** Opening Supplied material block **

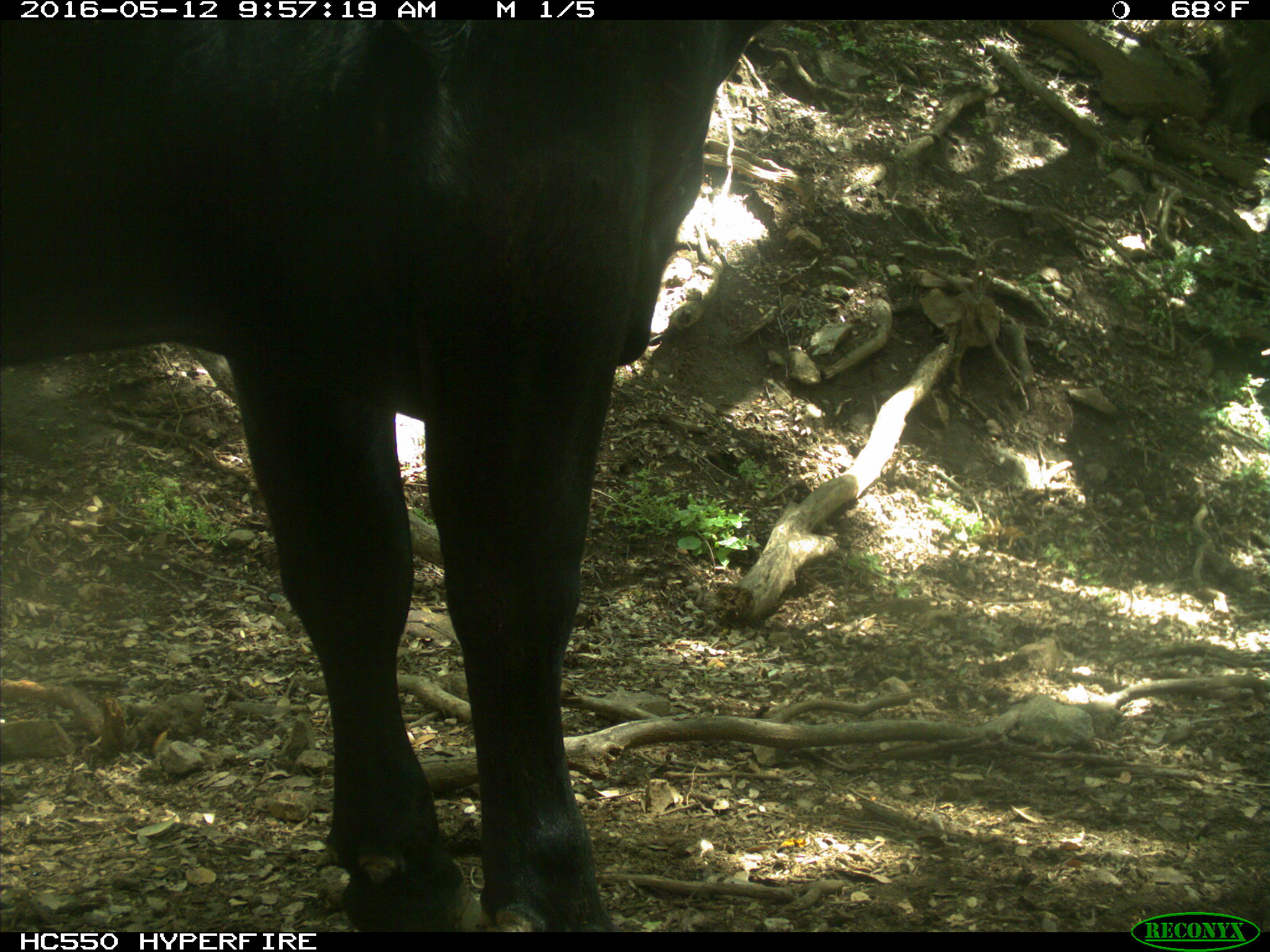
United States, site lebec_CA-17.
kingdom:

** Closing Supplied material block **
** Opening Supplied material block **

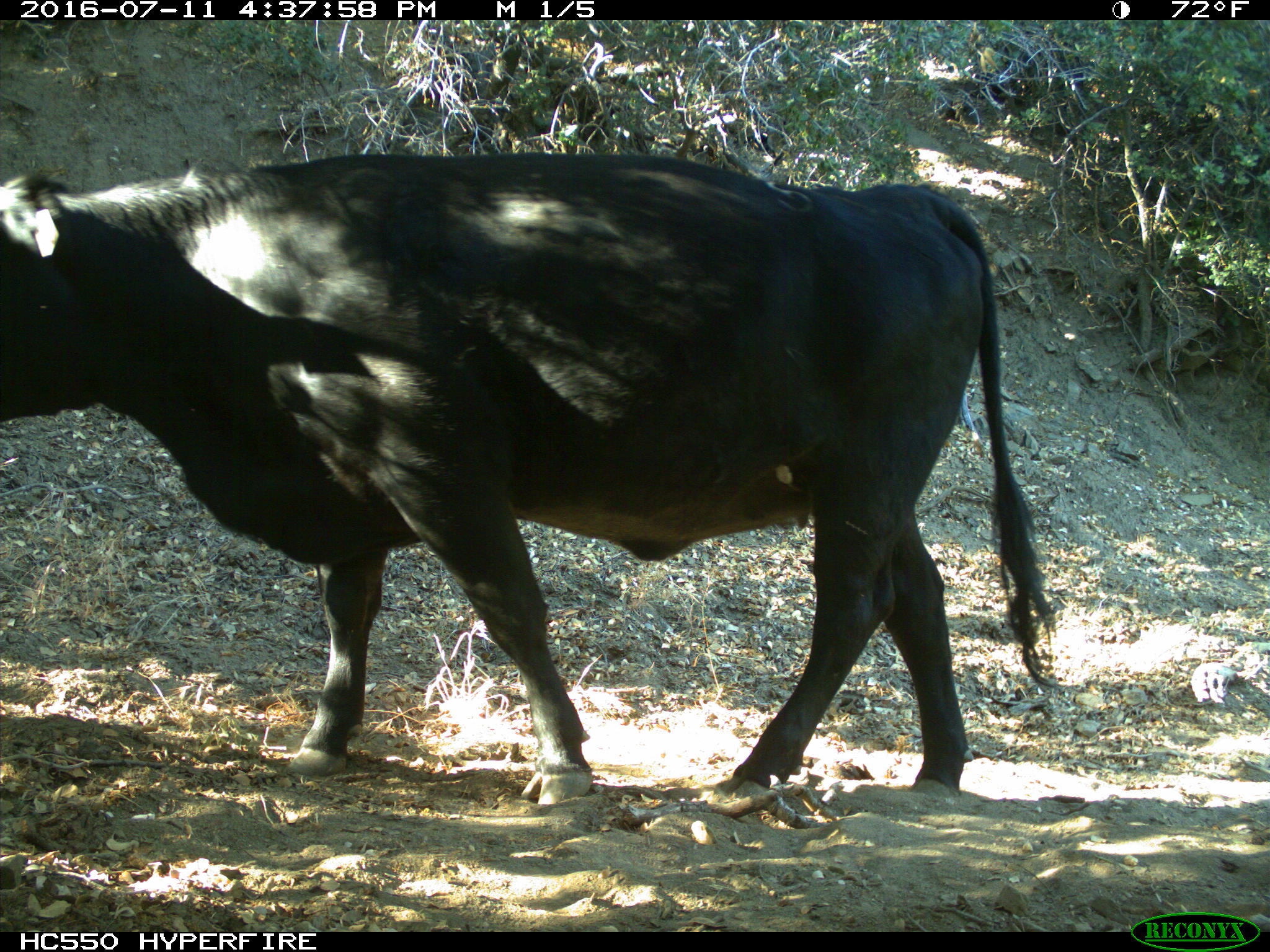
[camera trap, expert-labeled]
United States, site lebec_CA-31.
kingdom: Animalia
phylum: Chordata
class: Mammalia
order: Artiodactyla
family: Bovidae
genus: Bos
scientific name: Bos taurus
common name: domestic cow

** Closing Supplied material block **
** Opening Supplied material block **

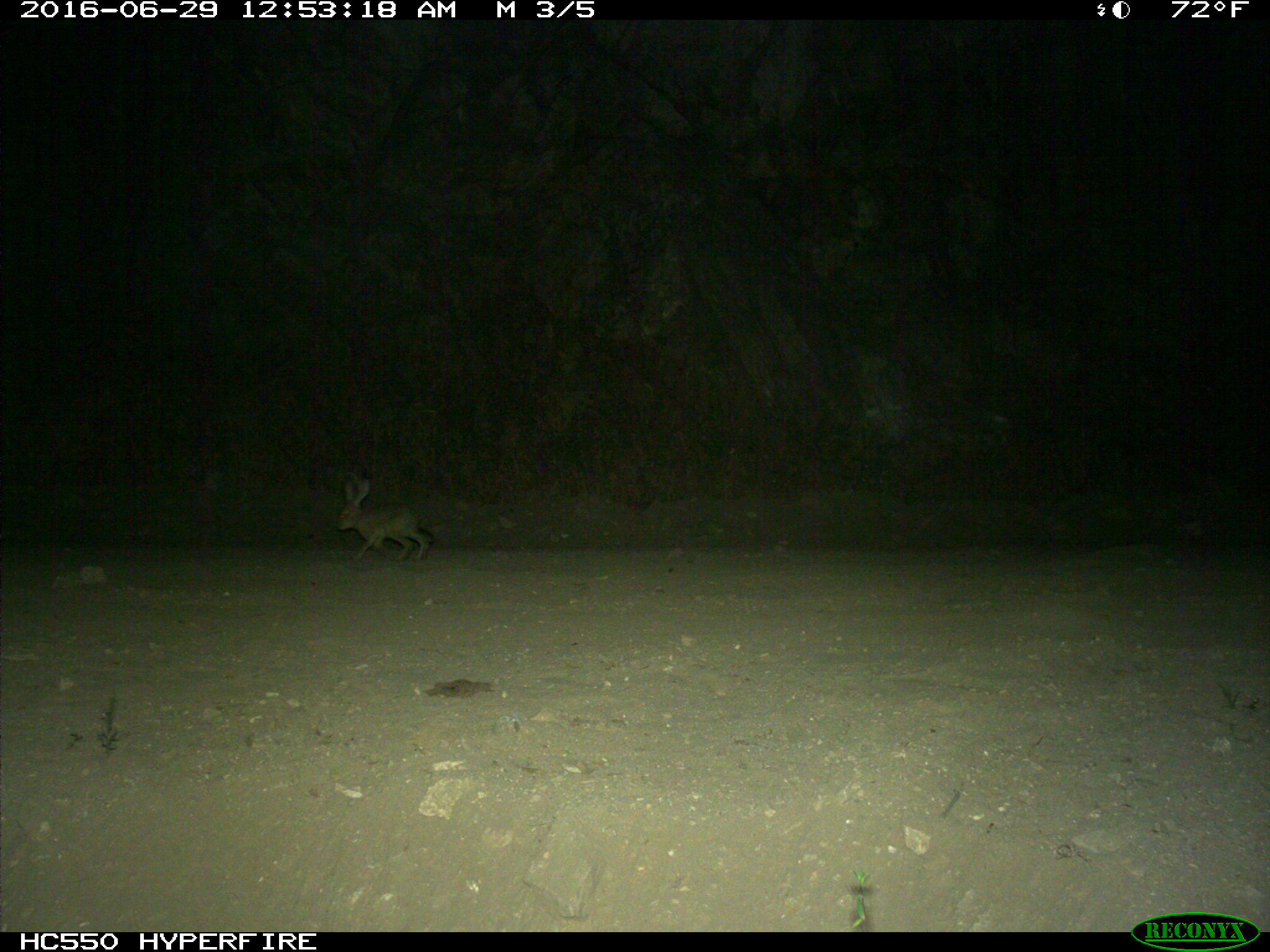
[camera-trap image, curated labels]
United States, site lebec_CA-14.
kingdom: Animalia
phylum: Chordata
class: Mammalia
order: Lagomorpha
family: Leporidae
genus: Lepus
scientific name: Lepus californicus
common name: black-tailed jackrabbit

** Closing Supplied material block **

▸ **Brief**: Within the data above, the lines from the one with "[camera-trap image, curated labels]" to the one with "common name: black-tailed jackrabbit" must be repeated exactly; no other line belongs in the answer.

▸ **Your solution**:
[camera-trap image, curated labels]
United States, site lebec_CA-14.
kingdom: Animalia
phylum: Chordata
class: Mammalia
order: Lagomorpha
family: Leporidae
genus: Lepus
scientific name: Lepus californicus
common name: black-tailed jackrabbit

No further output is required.